Return the listing below unchanged, but without pictures.

• SUPPLIED INFORMATION
————

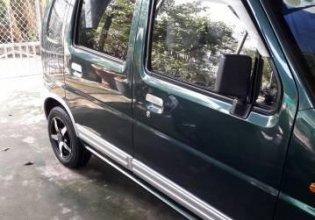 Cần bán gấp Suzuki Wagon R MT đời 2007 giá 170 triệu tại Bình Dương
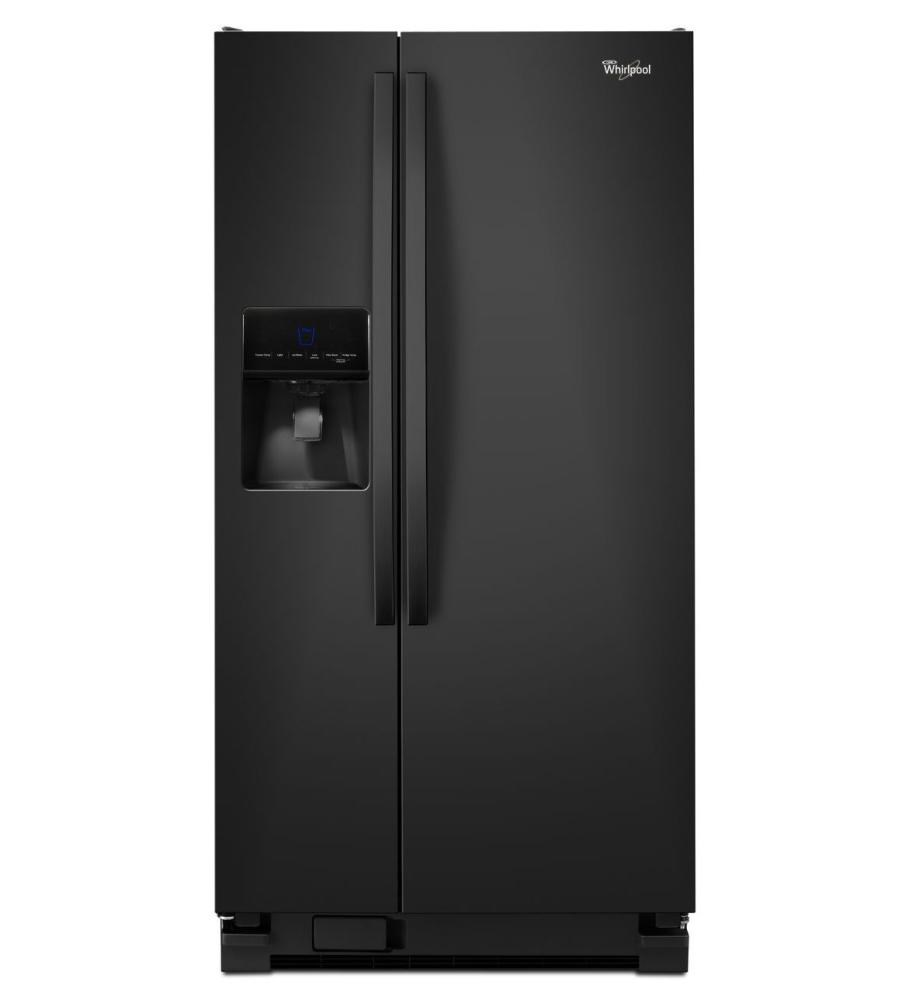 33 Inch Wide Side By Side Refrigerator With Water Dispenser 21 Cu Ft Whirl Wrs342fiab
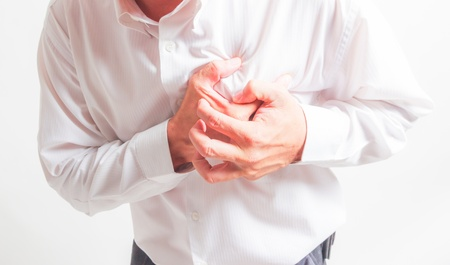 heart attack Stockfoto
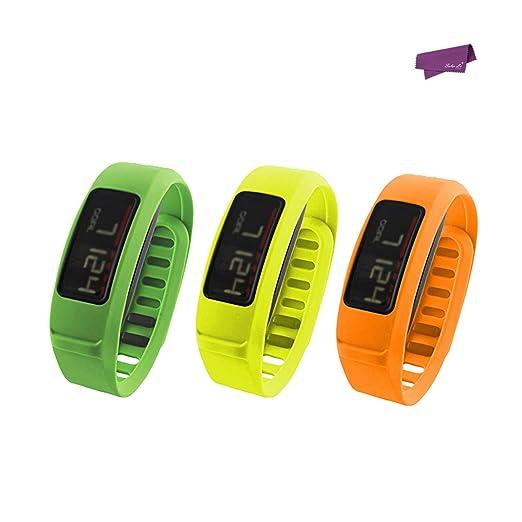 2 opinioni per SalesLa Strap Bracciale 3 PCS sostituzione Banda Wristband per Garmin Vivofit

————

• WORKED SOLUTION
 Cần bán gấp Suzuki Wagon R MT đời 2007 giá 170 triệu tại Bình Dương
 33 Inch Wide Side By Side Refrigerator With Water Dispenser 21 Cu Ft Whirl Wrs342fiab
 heart attack Stockfoto
 2 opinioni per SalesLa Strap Bracciale 3 PCS sostituzione Banda Wristband per Garmin Vivofit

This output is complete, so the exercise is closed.